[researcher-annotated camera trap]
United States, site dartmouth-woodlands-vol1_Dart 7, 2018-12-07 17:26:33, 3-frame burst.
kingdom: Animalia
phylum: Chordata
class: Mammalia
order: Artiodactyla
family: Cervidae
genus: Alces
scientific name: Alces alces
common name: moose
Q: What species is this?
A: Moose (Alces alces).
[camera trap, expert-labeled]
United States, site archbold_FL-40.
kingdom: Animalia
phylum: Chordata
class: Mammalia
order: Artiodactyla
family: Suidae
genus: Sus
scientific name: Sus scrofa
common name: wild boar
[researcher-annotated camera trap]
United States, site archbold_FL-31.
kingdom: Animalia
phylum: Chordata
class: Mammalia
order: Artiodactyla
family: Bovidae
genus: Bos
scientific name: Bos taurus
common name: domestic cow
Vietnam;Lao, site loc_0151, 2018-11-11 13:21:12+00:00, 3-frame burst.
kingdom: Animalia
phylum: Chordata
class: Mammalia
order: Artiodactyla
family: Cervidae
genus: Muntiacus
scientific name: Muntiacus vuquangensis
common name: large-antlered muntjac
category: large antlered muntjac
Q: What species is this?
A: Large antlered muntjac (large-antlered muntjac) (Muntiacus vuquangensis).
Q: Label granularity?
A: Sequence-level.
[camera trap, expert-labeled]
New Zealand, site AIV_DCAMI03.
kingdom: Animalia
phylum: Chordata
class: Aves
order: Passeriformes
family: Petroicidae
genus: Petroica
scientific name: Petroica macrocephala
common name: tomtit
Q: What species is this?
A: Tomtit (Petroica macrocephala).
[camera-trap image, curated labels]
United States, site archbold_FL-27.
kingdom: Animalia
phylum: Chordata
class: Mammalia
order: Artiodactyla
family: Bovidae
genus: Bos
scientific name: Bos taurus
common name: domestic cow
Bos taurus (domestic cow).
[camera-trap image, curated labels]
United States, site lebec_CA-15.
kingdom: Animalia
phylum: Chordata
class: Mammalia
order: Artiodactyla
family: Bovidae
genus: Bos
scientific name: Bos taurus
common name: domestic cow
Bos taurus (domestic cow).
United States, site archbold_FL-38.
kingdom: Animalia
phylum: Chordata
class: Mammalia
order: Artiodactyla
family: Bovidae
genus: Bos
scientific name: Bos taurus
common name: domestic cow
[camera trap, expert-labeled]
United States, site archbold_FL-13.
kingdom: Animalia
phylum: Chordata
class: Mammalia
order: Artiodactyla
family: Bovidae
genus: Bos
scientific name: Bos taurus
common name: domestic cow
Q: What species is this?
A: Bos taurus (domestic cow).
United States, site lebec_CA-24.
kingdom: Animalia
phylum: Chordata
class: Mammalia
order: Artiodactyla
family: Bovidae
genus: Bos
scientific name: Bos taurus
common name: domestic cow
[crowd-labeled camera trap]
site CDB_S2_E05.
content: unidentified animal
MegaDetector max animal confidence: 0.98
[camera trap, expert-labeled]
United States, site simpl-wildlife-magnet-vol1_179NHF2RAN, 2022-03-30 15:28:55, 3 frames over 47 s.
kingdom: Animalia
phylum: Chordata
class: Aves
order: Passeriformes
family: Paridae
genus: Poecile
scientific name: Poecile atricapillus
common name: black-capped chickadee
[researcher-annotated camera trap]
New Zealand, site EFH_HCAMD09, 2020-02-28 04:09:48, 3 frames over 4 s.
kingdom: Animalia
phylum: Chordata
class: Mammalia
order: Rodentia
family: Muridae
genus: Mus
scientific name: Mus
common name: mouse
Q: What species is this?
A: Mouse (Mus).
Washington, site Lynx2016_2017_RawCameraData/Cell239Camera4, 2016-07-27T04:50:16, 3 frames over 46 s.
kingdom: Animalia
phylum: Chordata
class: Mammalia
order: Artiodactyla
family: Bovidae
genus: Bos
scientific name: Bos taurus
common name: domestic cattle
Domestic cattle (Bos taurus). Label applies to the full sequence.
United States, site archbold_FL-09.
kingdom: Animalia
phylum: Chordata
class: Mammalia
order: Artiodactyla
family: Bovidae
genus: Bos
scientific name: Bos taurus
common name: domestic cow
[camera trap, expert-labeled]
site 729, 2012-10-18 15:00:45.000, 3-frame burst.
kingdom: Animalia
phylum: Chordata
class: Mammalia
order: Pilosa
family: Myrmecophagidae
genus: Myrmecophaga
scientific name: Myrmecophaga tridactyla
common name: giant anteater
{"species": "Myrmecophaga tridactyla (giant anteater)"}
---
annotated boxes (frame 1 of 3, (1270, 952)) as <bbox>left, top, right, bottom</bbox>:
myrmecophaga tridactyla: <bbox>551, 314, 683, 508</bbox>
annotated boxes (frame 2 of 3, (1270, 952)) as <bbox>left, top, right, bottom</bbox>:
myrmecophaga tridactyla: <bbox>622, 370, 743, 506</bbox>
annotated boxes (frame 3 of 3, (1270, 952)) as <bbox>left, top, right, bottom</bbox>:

[TASK PROMPT]
Only the lines from the one holding "order: Pilosa" to the end of the entries above belong in the answer, each copied exactly.

[ANSWER SECTION]
order: Pilosa
family: Myrmecophagidae
genus: Myrmecophaga
scientific name: Myrmecophaga tridactyla
common name: giant anteater
{"species": "Myrmecophaga tridactyla (giant anteater)"}
---
annotated boxes (frame 1 of 3, (1270, 952)) as <bbox>left, top, right, bottom</bbox>:
myrmecophaga tridactyla: <bbox>551, 314, 683, 508</bbox>
annotated boxes (frame 2 of 3, (1270, 952)) as <bbox>left, top, right, bottom</bbox>:
myrmecophaga tridactyla: <bbox>622, 370, 743, 506</bbox>
annotated boxes (frame 3 of 3, (1270, 952)) as <bbox>left, top, right, bottom</bbox>:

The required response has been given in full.